Unrepentant Ego: The Self-Portraits of Lucas Samaras opens with this quotation from the artist: “Professional self-investigation—which is what a good self-portrait is—is as noble a search as any other, and I have always shared what I have learned with the public.” The use of the word noble is slyly defensive, as is that of unrepentant in the exhibition’s title. They suggest a concern that viewers may find something ignoble—something that should be repented—in Samaras’s art. That something is, of course, narcissism. For most of his life as an artist, Samaras has focused upon himself with an intensity that goes well beyond “professional self-investigation.” He has made thousands of Polaroids of his face and body; he has a childlike love of glitter and a morbid preoccupation with the decay of the body; his significant other is himself. Alone in his Manhattan apartment, he permits no one to come between him and his object of desire, creating a me-myself-and-I theater of the self in which he claims every role. The “noble” narcissist casts himself as performer, audience, critic.
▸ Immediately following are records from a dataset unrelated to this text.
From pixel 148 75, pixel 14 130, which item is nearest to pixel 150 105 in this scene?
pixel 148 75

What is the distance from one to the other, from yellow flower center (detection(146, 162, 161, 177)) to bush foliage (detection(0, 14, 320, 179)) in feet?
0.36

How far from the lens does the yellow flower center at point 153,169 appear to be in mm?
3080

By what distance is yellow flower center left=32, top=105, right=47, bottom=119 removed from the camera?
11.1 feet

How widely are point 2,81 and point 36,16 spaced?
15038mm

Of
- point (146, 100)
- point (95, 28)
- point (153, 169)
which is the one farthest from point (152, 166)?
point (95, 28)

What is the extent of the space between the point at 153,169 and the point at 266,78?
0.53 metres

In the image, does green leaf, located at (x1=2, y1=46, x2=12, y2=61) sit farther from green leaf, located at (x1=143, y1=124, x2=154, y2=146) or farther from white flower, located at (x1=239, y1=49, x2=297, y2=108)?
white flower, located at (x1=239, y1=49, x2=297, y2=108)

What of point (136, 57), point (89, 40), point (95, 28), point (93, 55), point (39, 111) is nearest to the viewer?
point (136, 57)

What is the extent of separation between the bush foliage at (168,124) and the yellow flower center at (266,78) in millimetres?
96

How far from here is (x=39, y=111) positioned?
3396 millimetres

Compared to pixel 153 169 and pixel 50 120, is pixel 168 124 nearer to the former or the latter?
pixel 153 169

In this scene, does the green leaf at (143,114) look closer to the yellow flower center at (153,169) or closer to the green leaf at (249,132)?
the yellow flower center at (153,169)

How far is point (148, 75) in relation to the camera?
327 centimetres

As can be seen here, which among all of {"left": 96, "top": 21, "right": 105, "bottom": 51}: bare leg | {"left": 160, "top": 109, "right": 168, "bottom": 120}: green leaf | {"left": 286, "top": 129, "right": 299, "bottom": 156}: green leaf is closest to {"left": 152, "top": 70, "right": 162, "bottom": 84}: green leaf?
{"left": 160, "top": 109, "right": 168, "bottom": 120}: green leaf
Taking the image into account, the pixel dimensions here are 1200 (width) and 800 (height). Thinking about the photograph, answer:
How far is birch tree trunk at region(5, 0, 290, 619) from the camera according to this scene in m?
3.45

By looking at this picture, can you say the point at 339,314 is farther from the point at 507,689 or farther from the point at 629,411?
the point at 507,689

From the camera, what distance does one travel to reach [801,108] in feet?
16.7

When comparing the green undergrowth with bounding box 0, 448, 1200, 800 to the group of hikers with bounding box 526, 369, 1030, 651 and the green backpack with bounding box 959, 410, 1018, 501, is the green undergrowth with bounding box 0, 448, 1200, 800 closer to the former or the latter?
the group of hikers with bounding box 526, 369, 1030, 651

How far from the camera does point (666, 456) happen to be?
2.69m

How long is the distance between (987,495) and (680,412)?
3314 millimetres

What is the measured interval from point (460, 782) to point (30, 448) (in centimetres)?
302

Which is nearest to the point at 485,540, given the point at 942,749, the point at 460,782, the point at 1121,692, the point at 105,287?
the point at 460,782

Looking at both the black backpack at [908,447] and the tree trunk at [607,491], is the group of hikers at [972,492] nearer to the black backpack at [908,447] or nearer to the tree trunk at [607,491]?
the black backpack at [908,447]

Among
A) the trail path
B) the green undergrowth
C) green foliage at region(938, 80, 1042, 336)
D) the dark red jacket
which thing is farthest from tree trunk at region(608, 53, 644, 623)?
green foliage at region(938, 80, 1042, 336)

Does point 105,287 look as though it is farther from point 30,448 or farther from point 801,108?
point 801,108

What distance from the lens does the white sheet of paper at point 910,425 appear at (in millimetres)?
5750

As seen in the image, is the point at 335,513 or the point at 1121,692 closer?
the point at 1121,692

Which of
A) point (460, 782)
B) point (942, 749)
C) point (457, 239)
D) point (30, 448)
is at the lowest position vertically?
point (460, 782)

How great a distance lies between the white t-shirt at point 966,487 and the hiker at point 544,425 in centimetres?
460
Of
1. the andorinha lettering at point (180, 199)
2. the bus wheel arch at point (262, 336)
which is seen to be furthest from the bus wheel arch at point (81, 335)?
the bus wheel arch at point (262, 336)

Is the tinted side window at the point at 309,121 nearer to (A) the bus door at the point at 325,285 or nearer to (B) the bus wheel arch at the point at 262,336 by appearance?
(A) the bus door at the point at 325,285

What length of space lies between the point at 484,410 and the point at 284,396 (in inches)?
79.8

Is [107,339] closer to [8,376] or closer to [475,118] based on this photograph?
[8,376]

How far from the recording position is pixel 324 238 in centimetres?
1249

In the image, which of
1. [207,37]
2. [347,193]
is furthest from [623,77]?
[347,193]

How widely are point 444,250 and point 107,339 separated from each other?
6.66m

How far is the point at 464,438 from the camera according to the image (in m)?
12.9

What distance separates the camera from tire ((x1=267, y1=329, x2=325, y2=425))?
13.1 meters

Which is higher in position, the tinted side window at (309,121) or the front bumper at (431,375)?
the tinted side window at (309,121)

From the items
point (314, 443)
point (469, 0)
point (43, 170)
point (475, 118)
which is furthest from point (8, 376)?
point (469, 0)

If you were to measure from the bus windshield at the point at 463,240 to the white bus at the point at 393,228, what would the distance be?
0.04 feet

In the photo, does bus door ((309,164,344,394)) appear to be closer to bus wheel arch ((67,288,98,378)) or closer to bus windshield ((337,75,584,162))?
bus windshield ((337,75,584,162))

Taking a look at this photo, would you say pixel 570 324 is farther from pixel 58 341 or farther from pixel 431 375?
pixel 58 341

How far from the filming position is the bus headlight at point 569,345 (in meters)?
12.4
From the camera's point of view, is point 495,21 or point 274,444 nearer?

Narcissism, many thoughtful people have concluded, is the principal spiritual malady of our time. Samaras is naturally exasperating in that respect, but he also has certain qualities—not usually associated with narcissism—that set our culture’s navel-gazing into unexpected relief. To begin with, he is not as cold as most narcissists. Whereas the mythological Narcissus found his image in a pool of water that was clear, still, and cool enough to reflect his perfected countenance, Samaras seems to look into a hot, murky, turbulent cauldron. He finds as much self-loathing there as self-love. More important, he is essentially a religious artist—and not one who builds a cathedral to himself. He is instead the modern reincarnation of a Byzantine hermit in a cave, an artist who stares into “the self” the way a monk relentlessly, desperately, longingly, convulsively, idiotically, boringly stares into a skull—searching for something beyond reason’s body.
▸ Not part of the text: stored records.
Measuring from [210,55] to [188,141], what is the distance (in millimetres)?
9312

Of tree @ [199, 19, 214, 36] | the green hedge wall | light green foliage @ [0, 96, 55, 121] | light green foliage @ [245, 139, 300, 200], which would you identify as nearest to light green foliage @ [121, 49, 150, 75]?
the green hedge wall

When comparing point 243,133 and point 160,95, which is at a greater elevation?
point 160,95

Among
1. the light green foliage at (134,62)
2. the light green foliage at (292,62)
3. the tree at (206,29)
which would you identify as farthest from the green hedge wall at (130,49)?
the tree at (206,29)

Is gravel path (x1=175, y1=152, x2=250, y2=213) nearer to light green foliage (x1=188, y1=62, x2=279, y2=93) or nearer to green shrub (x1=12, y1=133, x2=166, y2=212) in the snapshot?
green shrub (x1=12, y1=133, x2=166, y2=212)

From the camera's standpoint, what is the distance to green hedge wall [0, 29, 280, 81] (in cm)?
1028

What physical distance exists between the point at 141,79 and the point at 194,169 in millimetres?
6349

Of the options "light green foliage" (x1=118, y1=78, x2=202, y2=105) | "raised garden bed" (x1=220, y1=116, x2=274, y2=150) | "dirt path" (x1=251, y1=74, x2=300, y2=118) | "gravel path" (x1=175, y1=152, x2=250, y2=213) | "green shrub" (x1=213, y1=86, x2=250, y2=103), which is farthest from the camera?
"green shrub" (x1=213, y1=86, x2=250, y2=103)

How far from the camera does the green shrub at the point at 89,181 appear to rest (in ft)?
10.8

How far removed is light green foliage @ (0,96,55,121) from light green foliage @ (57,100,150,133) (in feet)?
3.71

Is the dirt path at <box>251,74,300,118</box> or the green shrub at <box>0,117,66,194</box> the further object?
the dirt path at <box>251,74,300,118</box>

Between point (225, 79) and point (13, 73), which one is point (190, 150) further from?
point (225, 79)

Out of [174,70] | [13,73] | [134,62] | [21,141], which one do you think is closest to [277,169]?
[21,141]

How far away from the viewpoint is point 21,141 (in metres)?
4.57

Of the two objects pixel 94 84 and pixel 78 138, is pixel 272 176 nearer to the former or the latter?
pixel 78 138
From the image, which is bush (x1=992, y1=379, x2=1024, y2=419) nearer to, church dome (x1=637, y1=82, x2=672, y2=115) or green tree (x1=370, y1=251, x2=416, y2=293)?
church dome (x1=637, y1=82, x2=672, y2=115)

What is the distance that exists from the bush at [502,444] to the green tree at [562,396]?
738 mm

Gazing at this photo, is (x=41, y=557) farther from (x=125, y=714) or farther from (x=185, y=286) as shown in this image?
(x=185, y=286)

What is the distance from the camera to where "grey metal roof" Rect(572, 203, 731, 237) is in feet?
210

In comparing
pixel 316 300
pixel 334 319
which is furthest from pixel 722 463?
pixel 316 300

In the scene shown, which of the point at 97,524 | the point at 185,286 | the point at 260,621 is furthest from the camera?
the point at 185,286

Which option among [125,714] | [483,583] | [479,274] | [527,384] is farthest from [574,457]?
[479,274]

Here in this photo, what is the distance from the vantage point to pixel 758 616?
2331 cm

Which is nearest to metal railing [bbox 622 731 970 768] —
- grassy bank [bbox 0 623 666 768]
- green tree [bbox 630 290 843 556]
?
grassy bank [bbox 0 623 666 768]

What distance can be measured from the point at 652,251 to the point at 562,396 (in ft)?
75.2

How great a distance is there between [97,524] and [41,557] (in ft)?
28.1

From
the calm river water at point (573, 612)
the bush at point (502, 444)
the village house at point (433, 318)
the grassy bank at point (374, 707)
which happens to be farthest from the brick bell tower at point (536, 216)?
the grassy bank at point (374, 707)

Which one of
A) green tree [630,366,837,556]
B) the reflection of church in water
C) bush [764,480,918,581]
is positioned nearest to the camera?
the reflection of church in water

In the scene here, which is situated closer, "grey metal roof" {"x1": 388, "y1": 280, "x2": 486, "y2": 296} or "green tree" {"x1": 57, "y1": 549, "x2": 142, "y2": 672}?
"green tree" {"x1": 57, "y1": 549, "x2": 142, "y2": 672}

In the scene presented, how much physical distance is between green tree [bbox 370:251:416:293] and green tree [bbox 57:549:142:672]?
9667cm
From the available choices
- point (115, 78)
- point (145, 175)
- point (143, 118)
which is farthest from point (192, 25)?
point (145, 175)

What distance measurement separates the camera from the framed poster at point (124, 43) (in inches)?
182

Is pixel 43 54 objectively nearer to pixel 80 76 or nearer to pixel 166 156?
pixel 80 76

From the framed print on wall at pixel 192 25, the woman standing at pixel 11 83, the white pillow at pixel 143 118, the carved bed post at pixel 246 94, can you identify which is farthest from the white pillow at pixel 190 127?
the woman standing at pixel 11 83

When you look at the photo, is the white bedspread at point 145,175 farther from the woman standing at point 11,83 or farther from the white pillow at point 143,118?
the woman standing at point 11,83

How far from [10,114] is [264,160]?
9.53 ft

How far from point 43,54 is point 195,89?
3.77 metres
Samaras, who was born in Greece in 1936, witnessed at first hand the horrors of World War II. He immigrated with his family to the United States in 1946 and early in life aspired to be an actor rather than an artist. It sometimes seems as if he has felt compelled to reinvent himself every day since his arrival. The exhibit at the Whitney Museum of American Art, which was organized by Marla Prather, includes almost 400 photographs, drawings, pastels, and box sculptures—only a fraction of his actual output. The number of images on view is excessive, but the too-muchness conveys something poignant: the constant churning of the self. Most viewers will not take away an impression of any particular work but will remember instead the flux and metamorphosis. Samaras strikes hundreds of different poses, twisting and reshaping himself before the lenses of his various Polaroids. He has also manipulated the technical characteristics of the self-developing film so that, for example, the colors run and turn his image into a beautiful stain. Not surprisingly, the computer has further extended his ability to imprint his image upon the world.
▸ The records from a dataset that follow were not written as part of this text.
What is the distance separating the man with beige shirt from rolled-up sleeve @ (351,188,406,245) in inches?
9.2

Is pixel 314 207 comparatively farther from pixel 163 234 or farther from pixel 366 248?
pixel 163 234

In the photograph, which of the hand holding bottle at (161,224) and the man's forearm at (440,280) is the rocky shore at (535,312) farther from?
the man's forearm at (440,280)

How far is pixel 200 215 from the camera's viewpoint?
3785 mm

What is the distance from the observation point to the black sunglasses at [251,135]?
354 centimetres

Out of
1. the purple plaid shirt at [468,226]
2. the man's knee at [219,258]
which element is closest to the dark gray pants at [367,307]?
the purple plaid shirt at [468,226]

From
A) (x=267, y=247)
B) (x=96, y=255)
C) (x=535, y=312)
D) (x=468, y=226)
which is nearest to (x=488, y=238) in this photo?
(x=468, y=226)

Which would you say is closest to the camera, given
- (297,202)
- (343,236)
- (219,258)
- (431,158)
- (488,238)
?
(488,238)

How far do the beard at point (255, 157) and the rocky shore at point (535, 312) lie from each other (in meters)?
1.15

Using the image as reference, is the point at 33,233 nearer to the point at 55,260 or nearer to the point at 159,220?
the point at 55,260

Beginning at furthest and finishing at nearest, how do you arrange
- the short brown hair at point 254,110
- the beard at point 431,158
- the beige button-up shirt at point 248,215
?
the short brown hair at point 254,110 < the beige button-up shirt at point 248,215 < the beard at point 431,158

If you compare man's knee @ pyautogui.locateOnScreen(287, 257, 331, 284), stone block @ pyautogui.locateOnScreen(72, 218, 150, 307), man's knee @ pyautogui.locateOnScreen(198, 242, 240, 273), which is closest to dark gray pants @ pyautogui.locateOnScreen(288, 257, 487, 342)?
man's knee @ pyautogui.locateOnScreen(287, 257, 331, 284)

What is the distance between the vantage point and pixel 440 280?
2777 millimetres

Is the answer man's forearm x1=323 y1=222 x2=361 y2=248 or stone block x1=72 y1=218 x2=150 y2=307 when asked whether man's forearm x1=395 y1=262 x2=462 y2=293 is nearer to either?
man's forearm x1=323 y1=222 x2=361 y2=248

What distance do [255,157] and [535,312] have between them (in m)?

Samaras’s boxes are the counterpoint to his floating Polaroid self. They seem to be the place where that wandering self goes to rest, perhaps after it dies. The boxes could be symbolic suitcases, treasure chests, coffins, portable altars, makeup kits. Certain boxes glitter with pins or nails, calling to mind an instrument of torture like the iron maiden. Some are encrusted with costume jewelry, evoking the roughly bejeweled icons of Byzantium. Like the boxes of Joseph Cornell—another hermit—Samaras’s contain a variety of objects, such as transparent glass marbles or toy insects, that become precious, message-laden relics. His own image is usually part of the ensemble, but often appears ghostly and intangible compared with the heavy sparkle of the box itself. If Samaras is a narcissist who relishes endlessly rediscovering himself, he is also one who longs to shed selves. I left the show thinking not of narcissism but, paradoxically, of limpid emptiness and a release from the monkey cage of the self.